▸ EXCERPT TO READ:
In 1997 I was invited to address a conference held at Caltech, attended mainly by university provosts, where these issues were discussed. [See reports on this conference here and here.] At that time, there were two major proposals being debated. Stevan Harnad was promoting “scholarly skywriting.” [See this early article by Stevan Harnad about his proposal.] My proposal was for a consortium of universities and learned societies to promote specifically online, refereed journals that would feature traditional editing, refereeing, etc. This sort of journal could move from periodic regular “issues” (e.g., quarterly) to publishing articles as soon as they were ready. And there need be no arbitrary restriction of length, as there were no paper pages to worry about.

This consortium proposal was intended to by-pass the commercial publishers entirely, with libraries and academics in the driver’s seat of publishing academic research.

▸ GIVEN TASK A:
Reproduce, word for word, the lines of the records between the line containing "How far from" and the final line of the records, inclusive.
The passage on academic publishing and the records have no connection to each other.

▸ EXERCISE MATERIALS:

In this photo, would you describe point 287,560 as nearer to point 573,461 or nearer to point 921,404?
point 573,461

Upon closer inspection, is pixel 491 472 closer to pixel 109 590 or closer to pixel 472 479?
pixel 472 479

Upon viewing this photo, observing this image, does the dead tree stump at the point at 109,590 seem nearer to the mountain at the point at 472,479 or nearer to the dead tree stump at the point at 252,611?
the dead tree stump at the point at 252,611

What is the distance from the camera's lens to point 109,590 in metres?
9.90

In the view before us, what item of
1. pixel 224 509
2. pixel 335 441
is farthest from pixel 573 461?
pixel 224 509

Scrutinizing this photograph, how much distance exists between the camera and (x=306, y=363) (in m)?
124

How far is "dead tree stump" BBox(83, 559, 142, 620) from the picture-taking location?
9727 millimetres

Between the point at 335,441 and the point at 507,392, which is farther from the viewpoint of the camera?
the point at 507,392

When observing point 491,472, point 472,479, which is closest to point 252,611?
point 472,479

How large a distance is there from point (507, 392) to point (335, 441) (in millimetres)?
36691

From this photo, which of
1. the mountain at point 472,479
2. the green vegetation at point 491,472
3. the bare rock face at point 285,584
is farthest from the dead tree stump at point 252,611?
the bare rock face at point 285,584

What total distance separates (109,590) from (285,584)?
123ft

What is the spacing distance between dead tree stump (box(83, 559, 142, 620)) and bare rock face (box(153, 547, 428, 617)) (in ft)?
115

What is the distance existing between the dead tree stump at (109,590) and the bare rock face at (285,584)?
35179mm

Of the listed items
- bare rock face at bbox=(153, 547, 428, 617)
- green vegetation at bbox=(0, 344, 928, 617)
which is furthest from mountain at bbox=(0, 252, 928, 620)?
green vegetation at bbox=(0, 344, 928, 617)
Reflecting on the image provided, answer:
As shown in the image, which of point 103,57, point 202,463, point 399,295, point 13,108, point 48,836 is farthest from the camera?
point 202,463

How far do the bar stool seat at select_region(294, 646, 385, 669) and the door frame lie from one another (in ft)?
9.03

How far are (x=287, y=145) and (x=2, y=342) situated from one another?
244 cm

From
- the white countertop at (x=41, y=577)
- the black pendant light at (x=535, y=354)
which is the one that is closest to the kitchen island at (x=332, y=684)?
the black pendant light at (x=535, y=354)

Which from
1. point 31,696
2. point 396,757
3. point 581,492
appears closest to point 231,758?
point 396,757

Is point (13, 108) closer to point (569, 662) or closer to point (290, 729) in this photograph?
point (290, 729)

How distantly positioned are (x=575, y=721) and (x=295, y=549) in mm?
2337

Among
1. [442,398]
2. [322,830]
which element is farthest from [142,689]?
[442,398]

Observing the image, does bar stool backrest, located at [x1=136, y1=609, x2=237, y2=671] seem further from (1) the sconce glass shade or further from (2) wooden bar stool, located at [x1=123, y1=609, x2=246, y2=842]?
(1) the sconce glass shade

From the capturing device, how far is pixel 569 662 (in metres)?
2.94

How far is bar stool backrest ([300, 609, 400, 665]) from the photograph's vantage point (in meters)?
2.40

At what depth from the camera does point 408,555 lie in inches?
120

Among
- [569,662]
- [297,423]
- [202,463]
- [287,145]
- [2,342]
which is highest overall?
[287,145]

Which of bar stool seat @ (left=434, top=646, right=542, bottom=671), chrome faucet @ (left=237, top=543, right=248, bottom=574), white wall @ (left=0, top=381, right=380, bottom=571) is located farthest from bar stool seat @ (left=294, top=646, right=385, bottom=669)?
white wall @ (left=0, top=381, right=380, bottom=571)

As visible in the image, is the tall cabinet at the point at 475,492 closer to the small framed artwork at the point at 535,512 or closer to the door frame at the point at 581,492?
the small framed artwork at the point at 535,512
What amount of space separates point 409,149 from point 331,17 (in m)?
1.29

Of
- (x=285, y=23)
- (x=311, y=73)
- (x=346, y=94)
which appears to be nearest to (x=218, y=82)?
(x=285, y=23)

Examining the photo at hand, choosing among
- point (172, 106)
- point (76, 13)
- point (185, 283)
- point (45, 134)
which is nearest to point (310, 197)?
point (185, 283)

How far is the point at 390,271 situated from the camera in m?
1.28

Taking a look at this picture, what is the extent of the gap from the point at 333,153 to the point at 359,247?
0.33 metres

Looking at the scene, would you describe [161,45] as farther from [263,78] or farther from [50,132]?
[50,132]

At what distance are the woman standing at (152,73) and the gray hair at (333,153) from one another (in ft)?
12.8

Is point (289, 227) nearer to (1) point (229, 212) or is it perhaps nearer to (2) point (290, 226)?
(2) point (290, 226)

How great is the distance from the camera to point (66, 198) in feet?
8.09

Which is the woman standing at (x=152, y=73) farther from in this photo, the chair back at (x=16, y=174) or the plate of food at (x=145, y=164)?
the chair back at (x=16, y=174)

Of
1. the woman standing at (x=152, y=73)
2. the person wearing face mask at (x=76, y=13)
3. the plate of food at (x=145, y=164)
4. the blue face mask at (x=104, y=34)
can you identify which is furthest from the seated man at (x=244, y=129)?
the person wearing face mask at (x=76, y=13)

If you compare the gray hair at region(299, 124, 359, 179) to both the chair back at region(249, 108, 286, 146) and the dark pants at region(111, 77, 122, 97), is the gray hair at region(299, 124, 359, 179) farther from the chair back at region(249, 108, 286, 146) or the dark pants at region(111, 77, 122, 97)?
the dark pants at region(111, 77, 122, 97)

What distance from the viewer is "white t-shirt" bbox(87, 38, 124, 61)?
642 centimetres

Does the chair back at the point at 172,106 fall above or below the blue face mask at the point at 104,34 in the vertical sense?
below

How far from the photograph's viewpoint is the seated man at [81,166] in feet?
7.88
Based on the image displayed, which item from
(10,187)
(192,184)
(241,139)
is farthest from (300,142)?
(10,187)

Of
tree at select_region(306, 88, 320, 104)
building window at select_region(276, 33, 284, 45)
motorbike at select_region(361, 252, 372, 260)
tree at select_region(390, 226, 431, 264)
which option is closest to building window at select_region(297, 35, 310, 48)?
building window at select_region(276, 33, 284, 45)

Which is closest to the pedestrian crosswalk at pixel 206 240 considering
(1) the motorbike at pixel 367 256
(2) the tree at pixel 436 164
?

▸ GIVEN TASK B:
Write out the passage on academic publishing word for word between "In 1997 I was" and "to worry about.", inclusive.

▸ EXERCISE OUTPUT A:
How far from the photograph's viewpoint is the seated man at [81,166] in feet?
7.88
Based on the image displayed, which item from
(10,187)
(192,184)
(241,139)
is farthest from (300,142)?
(10,187)

Of
tree at select_region(306, 88, 320, 104)
building window at select_region(276, 33, 284, 45)
motorbike at select_region(361, 252, 372, 260)
tree at select_region(390, 226, 431, 264)
which option is closest to building window at select_region(297, 35, 310, 48)?
building window at select_region(276, 33, 284, 45)

Which is closest to the pedestrian crosswalk at pixel 206 240 considering
(1) the motorbike at pixel 367 256
(2) the tree at pixel 436 164
?

▸ EXERCISE OUTPUT B:
In 1997 I was invited to address a conference held at Caltech, attended mainly by university provosts, where these issues were discussed. [See reports on this conference here and here.] At that time, there were two major proposals being debated. Stevan Harnad was promoting “scholarly skywriting.” [See this early article by Stevan Harnad about his proposal.] My proposal was for a consortium of universities and learned societies to promote specifically online, refereed journals that would feature traditional editing, refereeing, etc. This sort of journal could move from periodic regular “issues” (e.g., quarterly) to publishing articles as soon as they were ready. And there need be no arbitrary restriction of length, as there were no paper pages to worry about.